● **Exercise aim**:
Tally the lines of the entries in which the string "United" occurs, and say only how many.

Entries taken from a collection
........

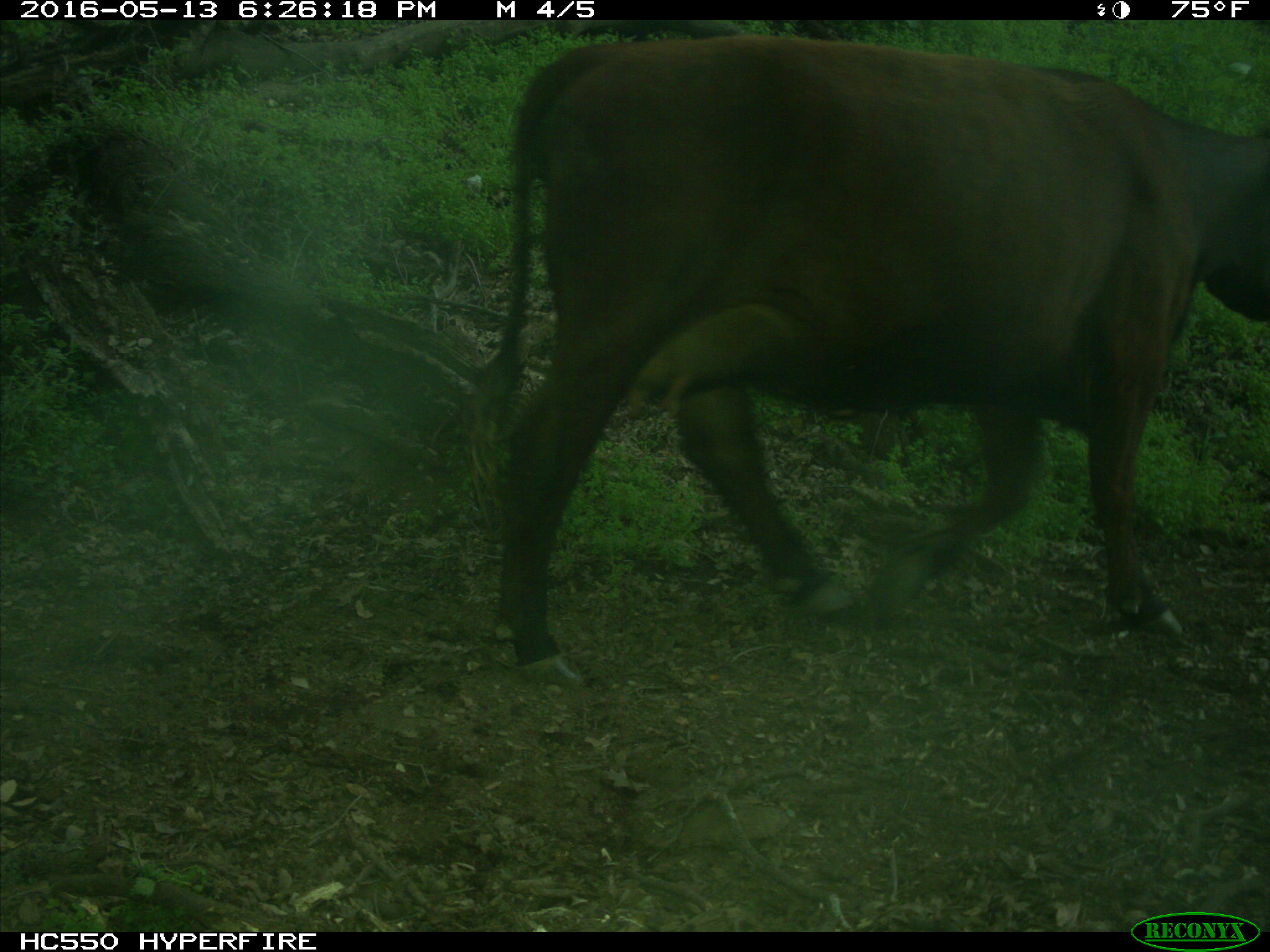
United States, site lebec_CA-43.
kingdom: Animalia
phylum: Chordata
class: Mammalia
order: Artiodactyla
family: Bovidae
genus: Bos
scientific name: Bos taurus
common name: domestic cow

........

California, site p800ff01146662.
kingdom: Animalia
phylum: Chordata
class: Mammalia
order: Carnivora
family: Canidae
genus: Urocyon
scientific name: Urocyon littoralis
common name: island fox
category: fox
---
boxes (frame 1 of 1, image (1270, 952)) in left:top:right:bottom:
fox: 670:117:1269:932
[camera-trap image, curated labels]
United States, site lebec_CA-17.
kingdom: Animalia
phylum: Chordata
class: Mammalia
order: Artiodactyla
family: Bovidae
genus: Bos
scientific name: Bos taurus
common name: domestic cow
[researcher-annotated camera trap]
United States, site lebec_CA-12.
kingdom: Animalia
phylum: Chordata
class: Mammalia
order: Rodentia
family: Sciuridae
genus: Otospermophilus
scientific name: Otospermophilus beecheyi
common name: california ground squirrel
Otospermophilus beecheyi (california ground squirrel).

........

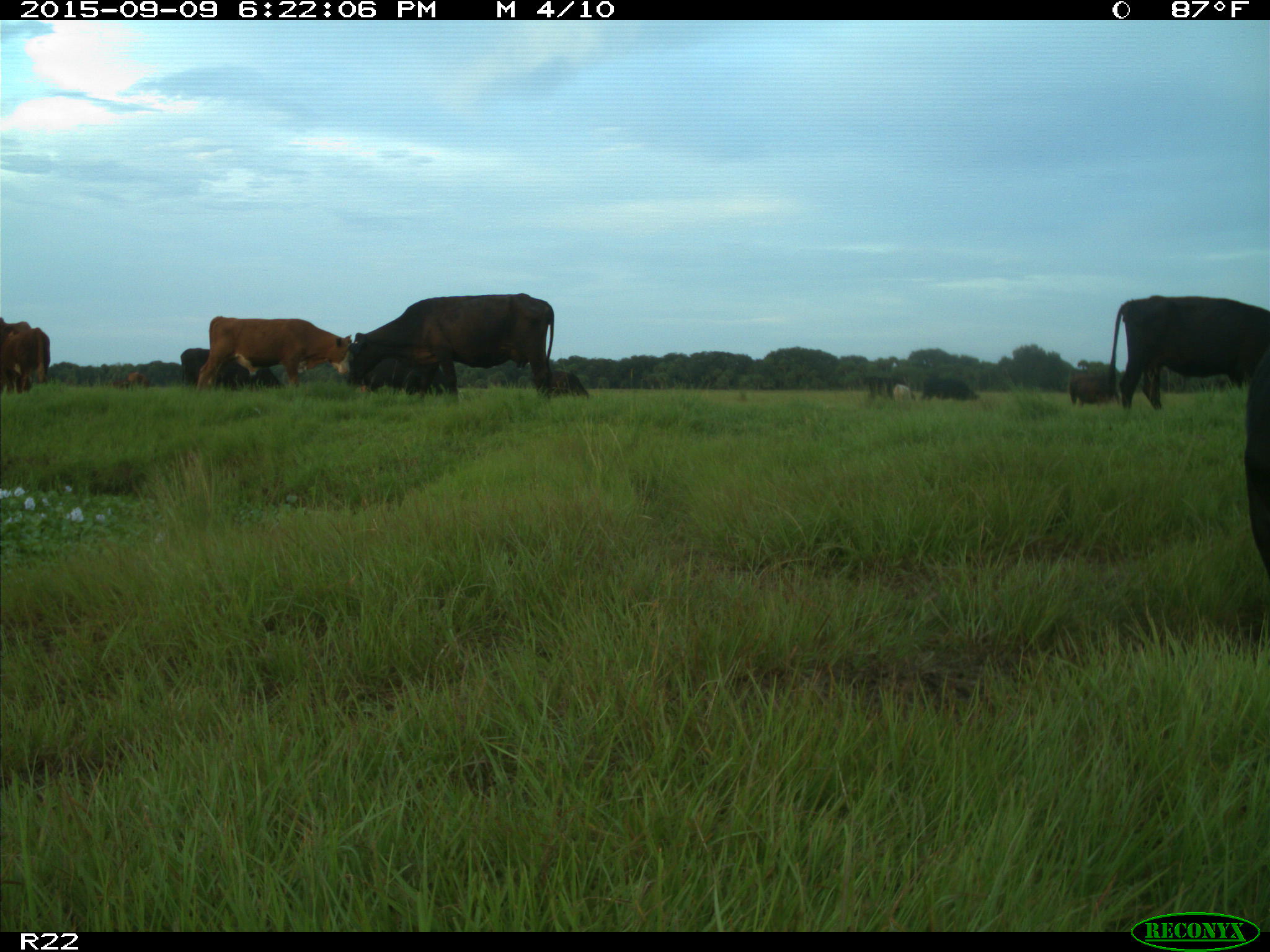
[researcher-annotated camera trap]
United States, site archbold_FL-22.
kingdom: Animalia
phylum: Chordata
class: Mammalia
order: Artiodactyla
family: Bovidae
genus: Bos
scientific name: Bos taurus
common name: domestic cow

........

● **Written response**:
4